§ **TEXT SEGMENT**
• • • • •

Location
- 6500 Turkey Lake Road Orlando, Florida 32819 United States 28°28′12″N 81°28′39″W﻿ / ﻿28.47000°N 81.47750°W

Information
- Type: Public
- Motto: "Never less than the best!"
- Established: 1987
- School district: Orange County Public Schools
- Principal: Jackie Ramsey
- Teaching staff: 133.00 (on an FTE basis)
- Enrollment: 3,042 (2023–2024)
- Student to teacher ratio: 22.87
- Hours in school day: 7 hours
- Colors: Navy Blue Carolina Blue
- Mascot: Florida panther
- Team name: Panthers
- Newspaper: The Panther Post
- Yearbook: Panther
- Website: drphillipshs.ocps.net

= Dr. Phillips High School =

American public high school

Dr. Phillips High School is a public high school in Dr. Phillips, Florida, United States, near Orlando. It serves the Dr. Phillips census-designated place (CDP), the Bay Hill CDP, and the residential portion of Lake Buena Vista.

== History ==
Dr. Phillips High School opened in fall of 1987 and was built for about 2,500 students in the Dr. Phillips area of southwest Orange County, Florida.

The campus sits on 55 acre in the Orlando city limits and unincorporated Orange County, opposite Universal Orlando. The school serves as a Visual and Performing Arts Magnet and Center for International Studies magnet for Orange County Public Schools.

The school's first principal, Bill Spoone, went on to be elected to the Orange County School Board. The football stadium is named after him. The school's gymnasium is named after its second principal, Larry Payne, and is nicknamed "The House of Payne."

The school opened with enrollment above capacity and began using portable classrooms on the North Campus, formerly known as the 9th Grade Center. Due to overflow from main campus, many non-freshman classes were moved into additional portable classrooms at the 9th Grade Center, which was renamed North Campus, with the main campus renamed the South Campus. Portable classrooms are still used on the North Campus and are primarily for freshman-level classes.

Since the 2022-2023 school year, most of the portables have been shut down, due to the aging conditions and the possibility of a future renovation. In October 2024, construction workers began to destroy or transport the portables, and most of the area is now rubble and construction sand. As of December 2024, only around eight portables currently remain, awaiting to be destroyed or transported.

As of the 2014-15 school year the school had 3,641 students, of whom 35% were white, 32% African American, 24% Hispanic, 7% Asian, and 2% multiracial.

• • • • •

§ **MATERIAL**
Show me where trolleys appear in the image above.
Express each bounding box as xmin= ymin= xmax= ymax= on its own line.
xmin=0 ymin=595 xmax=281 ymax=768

• • • • •

§ **GIVEN TASK 1**
In the Dr. Phillips High School text, who is the school's football stadium named after?
§ **GIVEN TASK 2**
Repeat the Dr. Phillips High School text from "The campus sits" up to and including "County Public Schools.".
§ **GIVEN TASK 3**
Write the next part of the Dr. Phillips High School article, picking up after its last sentence.

§ **EXERCISE OUTPUT 1**
Bill Spoone, the school's first principal.

§ **EXERCISE OUTPUT 2**
The campus sits on 55 acre in the Orlando city limits and unincorporated Orange County, opposite Universal Orlando. The school serves as a Visual and Performing Arts Magnet and Center for International Studies magnet for Orange County Public Schools.

§ **EXERCISE OUTPUT 3**
The school underwent a series of renovations which finished in 2015. A new building has been added, along with new VPA classrooms on the South Campus.

== Athletics ==

The mascot for Dr. Phillips is the Panther; specifically, the Florida panther. They have many sports including lacrosse, football, baseball, golf, basketball and swimming. The Panthers have won FHSAA state championships in the following sports:
- Football (2017)
- Baseball (1996)
- Men's Basketball (2021)
- Women's Basketball (1992, 2011, 2012, 2013, 2022, 2023, 2024)
- Men's Golf (1990, 1991, 1997, 1999)
- Women's Golf (1993, 1994)
- Men's Swimming & Diving (1995)
- Women's Swimming & Diving (1994, 1995, 1996, 1997, 1998)
- Competitive Cheerleading (2009, 2010, 2011, 2012, 2013, 2020)
- Women's Flag Football (2011)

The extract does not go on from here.